Reaction model and thermodynamic properties between sulfur-containing active groups and oxygen during coal self-heating

Abstract

To further study the mechanism of coal self-heating, the reaction sequences and thermodynamic properties between sulfur-containing groups and oxygen during coal self-heating were analyzed. The benzyl mercaptan and diphenyl sulfide were selected as typical sulfur-containing structures existing in coal. Their structural parameters, frontier orbital characteristics, and thermodynamic parameters were analyzed through quantum chemistry calculation and their detailed reaction sequences with oxygen were proposed. The results indicate that the thiol structure in coal can easily react with oxygen at low temperatures and release large amounts of heat (146.70 kJ/mol) during coal self-heating, providing active free radicals and energy for subsequent chain reactions of coal spontaneous combustion.
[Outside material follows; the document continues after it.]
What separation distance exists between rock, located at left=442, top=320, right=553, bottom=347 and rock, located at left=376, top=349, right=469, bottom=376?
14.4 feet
The oxidation reaction between the thioether structure and oxygen cannot occur at room temperature. With the accumulation of heat, thioether gradually becomes active and reacts with oxygen to form sulfoxide and release an enormous amount of heat (248.09 kJ/mol), which can be further oxidized to sulfone with an increase in temperature. The reaction models of thiol and thioether groups during coal self-heating were proposed, which involves eight main reaction sequences (R1∼R8). It indicates that the reactions of thiol and thioether groups play crucial roles during the evolution of coal self-heating, with a slow oxidation stage at low temperatures and an accelerated oxidation stage at high temperatures.